Matt Hancock enjoyed an early boost in his evidence session to the select committees investigating the lessons learned from the government’s handling of the pandemic, when one of the committee chairs Greg Clark confirmed that Dominic Cummings had not submitted written evidence for the allegations he had made in his own session.
Those allegations included that Hancock had lied to the Prime Minister about testing of patients being discharged into care homes; that he had been told by the chief scientific adviser that not everyone who needed treatment received it; that the Cabinet Secretary had ‘lost confidence’ in the minister’s honesty; and that he had interfered in the expansion of testing capacity. Clark also said Cummings had provided no explanation for this failure to meet the deadline set by the committees.
Hancock referred to this failure a number of times, saying with some evident satisfaction that ‘much of the evidence has not been put forward for that testimony and I find that telling.’ He also spent a fair bit of time at the start of the hearing trying very pointedly to underline what he saw as his collegiate approach to the pandemic. The implication was clear: Cummings favoured chaos and confrontation, whereas Hancock was a team player.

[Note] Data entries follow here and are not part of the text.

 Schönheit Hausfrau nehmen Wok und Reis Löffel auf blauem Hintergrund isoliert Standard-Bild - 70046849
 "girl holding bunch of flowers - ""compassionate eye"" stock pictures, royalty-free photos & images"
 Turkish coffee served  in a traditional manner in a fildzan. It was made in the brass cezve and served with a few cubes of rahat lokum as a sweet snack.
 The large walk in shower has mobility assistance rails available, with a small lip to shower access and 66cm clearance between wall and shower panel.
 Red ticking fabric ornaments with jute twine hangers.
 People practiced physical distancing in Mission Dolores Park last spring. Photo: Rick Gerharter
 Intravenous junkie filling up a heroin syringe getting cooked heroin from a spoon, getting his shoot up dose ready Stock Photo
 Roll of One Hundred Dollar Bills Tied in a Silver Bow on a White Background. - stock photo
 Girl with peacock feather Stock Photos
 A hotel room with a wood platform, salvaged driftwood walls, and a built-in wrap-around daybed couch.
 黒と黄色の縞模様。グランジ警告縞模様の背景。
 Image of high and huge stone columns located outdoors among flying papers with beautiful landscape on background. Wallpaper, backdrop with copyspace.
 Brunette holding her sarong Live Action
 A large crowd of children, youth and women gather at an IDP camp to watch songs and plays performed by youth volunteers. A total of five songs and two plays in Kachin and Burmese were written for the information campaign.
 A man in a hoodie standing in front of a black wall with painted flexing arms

He denied all the allegations made – but was more forceful on some than others.
On care homes, Hancock said he had always told the Prime Minister the truth. He claimed that he had said testing of those discharged from hospital would happen and that he set to work building the capacity for this to happen. This was not what Cummings alleged. The former Downing Street aide said:
‘We were told categorically in March that people would be tested before they went back to care homes. We only subsequently found out that that hadn’t happened.’
At the end of the hearing, he channelled Meghan Markle and thanked the committees for giving him the opportunity to tell the truth
It’s a subtle but important difference: Hancock’s version of events is that he was clear that he was aiming for this testing to happen as soon as possible, whereas Cummings said that it only later became clear that testing hadn’t been taking place when Hancock had promised it already was.
Hancock also tried to claim that a Public Health England report had shown that just 1.6 per cent of care home outbreaks came from hospital discharges. But as Clark then politely pointed out, this wasn’t right: this figure was low because people were not being tested routinely at the time, and so the finding only applied to the outbreaks seeded by people who were confirmed to have Covid. ‘I think that study is the best assessment that can be made,’ Hancock responded. Organisations such as the National Care Forum disagree, saying the lack of testing means we will probably never really know the extent of the damage caused by discharging people without tests.
Hancock denied the claims about people not receiving the treatment they needed, and argued that he had moved swiftly to stop this being managed through the inappropriate imposition of ‘Do Not Attempt Resuscitation’ orders on those with mental illnesses and learning disabilities. And he was bullish on whether the deaths of healthcare workers really could be attributed to PPE shortages. He was only prepared to admit that, ‘it was pretty close sometimes but we did manage to ensure that at a national level we had the PPE.’
Hancock also disputed Cummings’ particularly dramatic claim that deputy cabinet secretary Helen McNamara had come to the Prime Minister in a panic about there being no plan to handle the pandemic and had warned that ‘we’re going to kill thousands of people.’ He said that, contrary to this quote, the plan had already been published. ‘I don’t understand that testimony,’ he said.
A curious moment in his long session came when he praised the Radio 4 programme More or Less, before jokingly asking what it had said about him. Had Hancock been following this statistics programme, he might have been less enthusiastic in his praise. It has examined how he met his testing targets by changing the way they were measured, and its presenters have been rather withering in their assessment of him. For Hancock, though, the testing target of 100,000 tests a day by the end of April 2020 was a good number to set because it galvanised the system. Others only distanced themselves because they didn’t have the faith that the target would be met, he argued, then claiming that he had subsequently found out what he’d done was a recognised management strategy.
At the end of the four-hour hearing, he channelled Meghan Markle and thanked the committees for giving him the opportunity to tell the truth about what had happened after Cummings’ explosive testimony. But like the interview the Duchess of Sussex and her husband gave to Oprah Winfrey, this won’t be the last stand-off over different ‘truths’ about the pandemic. Cummings won’t have forgotten about the deadline for his evidence. There is some suggestion he may have been waiting to hear what Hancock said before releasing the evidence. Even though submitting his evidence after the hearing shows a contempt of the MPs running the inquiry (which wouldn’t be out of character given the general low esteem in which Cummings holds parliamentarians), it will still reignite the political row. Hancock didn’t have a bruising hearing. But he also hasn’t ended the questions about his handling of the pandemic, or indeed about his future as Health Secretary.